Calling it “an anti-abortion paean” is ridiculous. Ever hear of the word “symbol”?
True, but “pro-life paean,” which is what Mark Swed actually wrote (see great link under MWnyc above), is not. “Symbol” doesn’t work for action generally. Perhaps “homily” or “manifesto.” But I like paean. Hymn to life, kids, parenting: this is what Frosch is! Unique in the repertory. (Tales of Vixen Sharp-Ears is a paean to nature: re-generation vs. pro-generation.)
Die Frau is an AMAZING opera. Strauss perhaps at his least tuneful but dense and complex. “Anti-abortion?” Somehow I doubt it. Put the Fleet Street away, Norman, or give us the Page 3 girl if you’re going to go that way.
Anyone who believes it is “anti-abortion” should show me exactly where a pregnancy, let alone the threat of terminating one, occurs (in the libretto and score, that is.

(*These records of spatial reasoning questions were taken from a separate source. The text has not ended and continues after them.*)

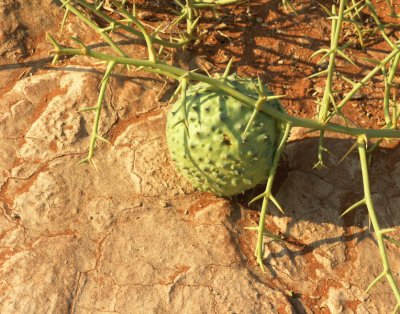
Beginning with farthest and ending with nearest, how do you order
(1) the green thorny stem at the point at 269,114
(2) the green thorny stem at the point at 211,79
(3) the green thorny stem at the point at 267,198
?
(3) the green thorny stem at the point at 267,198 < (1) the green thorny stem at the point at 269,114 < (2) the green thorny stem at the point at 211,79

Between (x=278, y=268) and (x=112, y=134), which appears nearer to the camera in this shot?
(x=278, y=268)

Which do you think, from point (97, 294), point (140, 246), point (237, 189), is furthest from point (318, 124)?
point (97, 294)

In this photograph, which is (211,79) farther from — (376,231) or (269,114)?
(376,231)

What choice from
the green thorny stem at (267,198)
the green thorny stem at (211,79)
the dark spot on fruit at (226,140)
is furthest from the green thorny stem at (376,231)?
the dark spot on fruit at (226,140)

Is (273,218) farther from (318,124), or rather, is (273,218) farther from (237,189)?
(318,124)

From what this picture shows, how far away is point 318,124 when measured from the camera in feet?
6.42

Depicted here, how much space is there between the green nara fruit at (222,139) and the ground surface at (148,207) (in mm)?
277

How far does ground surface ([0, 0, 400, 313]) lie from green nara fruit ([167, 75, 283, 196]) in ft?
0.91

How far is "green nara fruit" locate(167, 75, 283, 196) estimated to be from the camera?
75.5 inches

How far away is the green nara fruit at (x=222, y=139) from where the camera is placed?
1.92 m

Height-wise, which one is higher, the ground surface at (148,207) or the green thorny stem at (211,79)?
the green thorny stem at (211,79)

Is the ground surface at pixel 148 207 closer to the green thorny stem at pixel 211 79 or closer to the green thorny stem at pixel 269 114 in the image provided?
the green thorny stem at pixel 269 114

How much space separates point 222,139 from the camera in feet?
6.30

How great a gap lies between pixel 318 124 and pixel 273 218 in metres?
0.48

Who knows what the stage director will dream up…). And equating the current Republican “pro-life” euphemism with the opera’s idea of promoting childbearing (remember this is during WW I) is just simple-minded. – While the fairy tale setting did allow Hofmannsthal to express rather medieval views on woman’s role in the world, that hardly counts as disqualifying an opera from today’s stages. By that argument, Zauberflöte (“Ein Weib tut wenig, plaudert viel” etc.),would surely have to go as well… but maybe that’s in store. Poor audiences…

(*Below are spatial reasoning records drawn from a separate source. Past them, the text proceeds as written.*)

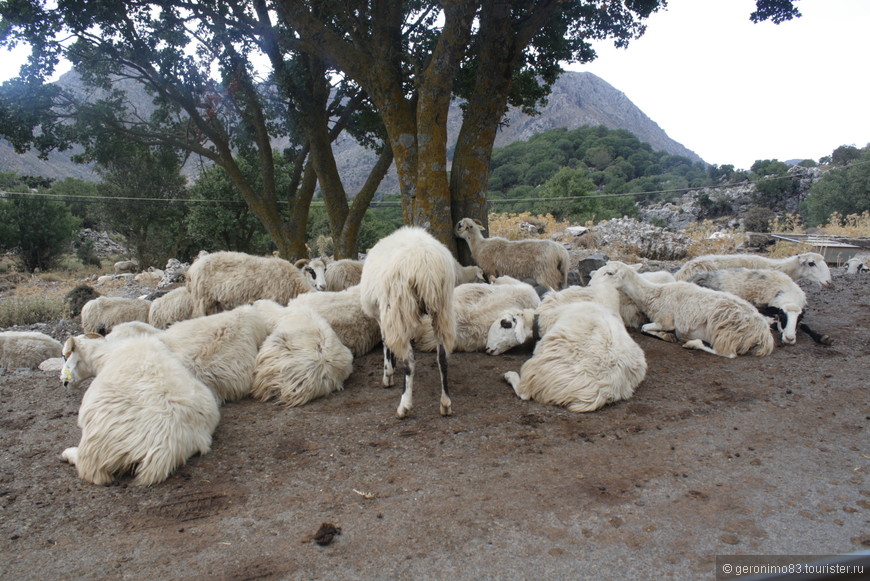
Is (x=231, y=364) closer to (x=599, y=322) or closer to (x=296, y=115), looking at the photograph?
(x=599, y=322)

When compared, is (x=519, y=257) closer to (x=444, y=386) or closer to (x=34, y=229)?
(x=444, y=386)

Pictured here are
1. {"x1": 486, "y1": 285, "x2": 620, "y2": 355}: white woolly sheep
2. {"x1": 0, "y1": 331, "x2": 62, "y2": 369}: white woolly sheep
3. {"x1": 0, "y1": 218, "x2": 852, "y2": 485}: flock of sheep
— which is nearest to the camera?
{"x1": 0, "y1": 218, "x2": 852, "y2": 485}: flock of sheep

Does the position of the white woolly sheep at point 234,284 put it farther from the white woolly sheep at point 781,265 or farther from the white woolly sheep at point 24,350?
the white woolly sheep at point 781,265

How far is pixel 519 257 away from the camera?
30.9ft

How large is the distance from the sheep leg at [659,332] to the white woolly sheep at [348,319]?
3.56 metres

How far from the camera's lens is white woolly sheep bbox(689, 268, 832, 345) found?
668 cm

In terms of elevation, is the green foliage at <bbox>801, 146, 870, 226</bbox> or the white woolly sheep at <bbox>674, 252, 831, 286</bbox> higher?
the green foliage at <bbox>801, 146, 870, 226</bbox>

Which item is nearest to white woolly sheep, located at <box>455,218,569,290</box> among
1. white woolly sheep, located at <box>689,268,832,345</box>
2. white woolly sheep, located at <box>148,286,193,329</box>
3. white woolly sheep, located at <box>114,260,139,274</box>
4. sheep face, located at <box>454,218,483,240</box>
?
sheep face, located at <box>454,218,483,240</box>

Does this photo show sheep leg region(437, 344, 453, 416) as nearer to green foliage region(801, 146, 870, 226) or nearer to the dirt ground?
the dirt ground

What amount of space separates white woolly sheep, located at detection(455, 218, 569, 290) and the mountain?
4789 cm

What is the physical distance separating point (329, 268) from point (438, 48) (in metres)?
4.02

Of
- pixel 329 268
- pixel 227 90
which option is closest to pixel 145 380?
pixel 329 268

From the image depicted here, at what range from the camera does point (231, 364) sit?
5.17m

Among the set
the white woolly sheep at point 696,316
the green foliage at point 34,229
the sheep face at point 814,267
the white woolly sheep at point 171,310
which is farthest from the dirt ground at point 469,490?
the green foliage at point 34,229
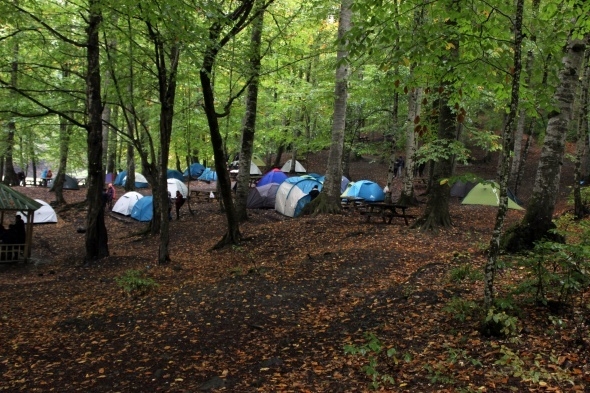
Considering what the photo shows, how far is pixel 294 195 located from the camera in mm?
16844

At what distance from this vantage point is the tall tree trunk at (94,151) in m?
10.2

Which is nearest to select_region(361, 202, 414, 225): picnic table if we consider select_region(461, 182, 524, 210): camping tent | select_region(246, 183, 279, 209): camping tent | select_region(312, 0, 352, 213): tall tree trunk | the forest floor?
the forest floor

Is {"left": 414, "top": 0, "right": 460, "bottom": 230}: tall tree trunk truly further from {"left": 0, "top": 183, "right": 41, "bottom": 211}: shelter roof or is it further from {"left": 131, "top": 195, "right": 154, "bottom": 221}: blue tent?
{"left": 131, "top": 195, "right": 154, "bottom": 221}: blue tent

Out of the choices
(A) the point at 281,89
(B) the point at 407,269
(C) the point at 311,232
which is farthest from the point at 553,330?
(A) the point at 281,89

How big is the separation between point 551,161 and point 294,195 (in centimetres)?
1139

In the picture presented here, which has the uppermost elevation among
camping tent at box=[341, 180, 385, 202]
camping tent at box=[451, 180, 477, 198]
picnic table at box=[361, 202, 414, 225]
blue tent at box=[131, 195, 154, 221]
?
camping tent at box=[451, 180, 477, 198]

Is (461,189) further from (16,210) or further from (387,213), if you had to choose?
(16,210)

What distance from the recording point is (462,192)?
19656 millimetres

Look at it this way: at least it’s not Vincent d’Indy’s “La légende de Saint-Christophe”
Frosch is in no way anti-anything except perhaps anti-“Darker Powers.” It is Strauss’s greatest opera.
It is interesting that there are banner ads on SD for the reactionary Hillsdale College. The school goes so far as to rejects federal funding so that it will not have to enforce Title IX regulations. In the banner ads I saw, they advertise a course debunking critical race theory, and a course on the Federalist Papers to stress reactionary interpretations of the constitution.
Strange things going on around here. Hell of a way to make a living…
Apart from the plot, one approach to the music of DIE FRAU is the 20-minute suite from the opera, which has been recorded by such as Ormandy, Leinsdorf and Dorati.
In stage performance, I am always moved by the beauty and dignity of the chorale of the Watchmen at the close of Act One.
Karl Bohm conducted “Die Frau” in S.F. in 1977. I saw in S.F. conducted by Chrisoph von Dohnanyi in the 1980’s or ’90s (I don’t remember quite when). Personal tastes vary, but “Die Frau” is one of my favorite Strauss operas. It has three, fairly equal acts (in length and quality); makes tons and tons of noise, and has a plot/narrative that makes absolutely zero sense – what’s not to love! . . . That’s what opera should be all about.
One of dozens of operas that don’t pass the PC test. Should we ban them all?
It was in the planning stages for 3-5 years for the 22-23 seasons so long before the Supreme Court decision. So nothing to do with abortion and everything to do with Strauss.